The response from a Chinese entrepreneur I recently met in Shenzhen, China, about the war with Iran was striking. "U.S. President Donald Trump's attack on Iran is less important than his threats against Greenland," he said. "When he took such actions against America's oldest allies, I had a feeling Europe would not follow the U.S. line on China," he added. Within the United States, there is a tendency to dismiss Trump's periodic insults toward Europe as routine irritation. But in Europe, these insults appear to have accumulated and finally reached a tipping point. Daniel DePetris, a researcher at the U.S. foreign policy and security think tank Defense Priorities, recently wrote in the conservative British magazine Spectator that "the war with Iran has forced Europe to find its backbone," adding that "European leaders are no longer interested in kneeling and groveling to curry favor with President Trump."
Europe is now moving beyond words into action. The European Union's "ReArm Europe Plan/Readiness 2030" calls for investing approximately 800 billion euros in defense over the coming years. Under the old model, the United States was responsible for Europe's security while Europe generously spent money on American-made weapons. Now Europeans want to build European firms and supply chains with their own money and ultimately gain strategic autonomy from the United States.

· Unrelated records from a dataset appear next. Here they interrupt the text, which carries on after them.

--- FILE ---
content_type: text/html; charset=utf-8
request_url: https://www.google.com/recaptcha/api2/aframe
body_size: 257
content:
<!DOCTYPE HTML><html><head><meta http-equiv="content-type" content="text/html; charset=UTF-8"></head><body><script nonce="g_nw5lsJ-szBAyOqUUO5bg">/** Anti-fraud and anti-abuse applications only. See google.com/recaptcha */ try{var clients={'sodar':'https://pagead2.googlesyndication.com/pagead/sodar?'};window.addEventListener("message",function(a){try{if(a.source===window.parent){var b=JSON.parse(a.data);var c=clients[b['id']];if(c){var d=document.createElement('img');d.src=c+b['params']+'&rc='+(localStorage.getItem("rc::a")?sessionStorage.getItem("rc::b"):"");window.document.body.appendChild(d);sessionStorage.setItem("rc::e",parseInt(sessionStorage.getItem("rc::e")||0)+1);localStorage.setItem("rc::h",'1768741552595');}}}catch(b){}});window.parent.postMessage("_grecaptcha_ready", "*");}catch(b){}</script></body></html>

This logic extends beyond defense. The European Payments Initiative (EPI) is building a continent-wide alternative to replace Visa and Mastercard. European institutions are seeking alternatives to SWIFT (Society for Worldwide Interbank Financial Telecommunication), PayPal and other U.S.-led financial platforms. France has moved its gold bars from New York to Paris, and politicians in Germany and Italy have been debating whether their countries should take the same step. European governments, worried that U.S. companies may one day be ordered to halt the provision of critical services, are exploring alternatives to American software.
One could dismiss all of this as a kind of posturing, but one must recognize that Europe boasts the world's second-largest economy and holds the world's second most widely used reserve currency. Its moves carry significant weight. Perhaps the most meaningful shift is emerging from the European right. Anti-Americanism was once the domain of Parisian intellectuals, student radicals and anti-war parties. The right was instinctively a supporter of the pro-American, pro-European alliance. Europe's populist right once regarded President Trump as something of their patron saint. But the Greenland affair, the Iran issue and Trump's general contempt for Europe have made the president a figure to be avoided across the European political spectrum. The Washington Post reported that populists such as UK Independence Party (UKIP) leader Nigel Farage, Marine Le Pen of France's far-right National Rally (RN), Italian Prime Minister Giorgia Meloni and many within Germany's far-right Alternative for Germany (AfD) are distancing themselves from the United States. Even in Hungary, there are suggestions that a speech by U.S. Vice President J.D. Vance endorsing Prime Minister Viktor Orban may have contributed to Orban's electoral defeat.
In Asia, U.S. allies have been hit hard. More than 80% of the oil and gas passing through the Strait of Hormuz was bound for Asia. Many countries on the Asian continent are now reeling from the worst energy crisis in half a century, perhaps in history. As a result, allies such as South Korea and Japan have had to grovel and negotiate with Russia and Iran to secure sufficient fuel. To make matters worse, they have had to endure Trump's tirades and criticism for not actively joining the war with Iran. Many of these countries are now in dialogue with China over energy security and green technologies.
One question that keeps being raised about Trump's foreign policy is: how permanent will its effects be? Can the United States restore the trust it has lost with its allies? Countries have already begun long-term policy shifts, and these will soon take on a momentum of their own. These nations entrusted their security to the United States, only to realize that Washington used this dependency to pressure them heavily. So they have decided to take out a form of insurance to replace the United States in protecting themselves. Who could blame them?